Eh tante. Parecchie. Le etichette medio/buone ti dicono “non abbiamo spazio, ma se me lo fate in italiano, vi facciamo uscire con noi”, “canta in italiano che ti do una mano io”, ecc. Cose sentite per anni. Abbiamo ricevuto così tanti complimenti negli ultimi anni, che se si fossero tradotti in ascolti di Spotify (che ti paga una miseria), con gli introiti avremmo potuto registrare un disco nuovo. Il punto è che, anche stando nella “scena” e pur conoscendo molte persone dell’ambiente, essere ribelli/fuori dal coro/essere sé stessi, non paga.
“Average” è il vostro ultimo singolo uscito. Come nasce la collaborazione con Carmelo Pipitone? E se per un singolo futuro poteste scegliere un featuring con un altro artista, chi scegliereste?
La collaborazione con il Maestro Pipitone è frutto di una situazione al limite dello stalking. Dopo averci parlato alla fine di quasi ogni concerto fatto a Roma, dal 2004 in poi, abbiamo avuto la fortuna di aprire un live dei Dunk al Largo, grazie al premio vinto ad It’s Up 2 U, contest che si svolge al Largo Venue. Si ascoltarono il nostro demo mentre andavano alla data successiva, facendoci bei complimenti! E poi niente, gli è piaciuta Average ed ora potete sentirla tutti. Sia a livello umano che come musicista, è un esempio per noi.

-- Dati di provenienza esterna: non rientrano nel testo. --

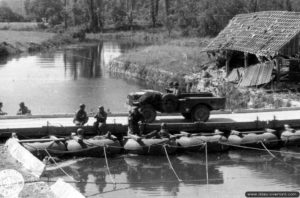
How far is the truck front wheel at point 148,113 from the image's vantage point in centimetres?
2580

Se potessimo scegliere un altro featuring, andremmo sempre a pescare nell’ambito internazionale, visto che Mello suona con gli oRK.
Sarebbe bello farsi produrre da qualche statunitense, più che altro.
Secondo voi in che direzione sta andando il panorama musicale italiano del futuro? C’è qualche realtà che vi appassiona particolarmente?
Prima, rispondiamo alla seconda domanda: No. Ora, alla prima: la direzione attuale fa un po’ paura. Produzioni mainstream scadenti, dinamica al minimo, pochi strumenti, testi semplici e banali, davvero il vuoto. L’unica cosa interessante è un certo tipo di elettronica che si è mischiata al cantautorato it-pop, ma li, la bravura è dei produttori. Al momento poi, essendo ancora in pandemia, è tutto fermo, ma alla fine torneranno i big e faranno piazza pulita nelle radio. Quindi, forse, si riconfermerà il trend degli ultimi anni, del nuovo cantautorato italiano, anche perché la scena indipendente è completamente soggetta al mainstream e questo, significa che non esiste una scena indipendente. Però loro fanno i soldi e chi come noi fa ciò che vuole, non vede una lira, quindi dobbiamo farci due domande.
Quale è stato il palco più emozionante in cui vi siete esibiti?
Forse il primo live, allo Zoobar, organizzato da Distortion/Dj Yakuza. La prima volta che suonavamo i nuovi brani, davanti alle persone a noi più vicine. È stato davvero bello.
Anche l’apertura ai Dunk presso il Largo Venue, ovviamente — per cui ancora ringraziamo Pepe Carpitella & Emanuele Binelli (It’s Up 2 U).
Ora, invece, svelate il sogno più grande dei Kreky & The Asteroids?
Quello di non doversi piegare al mercato, di non dover fare musica di merda, riuscendo però a camparci. E senza necessariamente dover rimanere in italia.
Quand’è, invece, l’ultima volta che la vita vi ha sorpreso?
Rispondo per tutta la band: quando ho portato un brano in italiano, credo.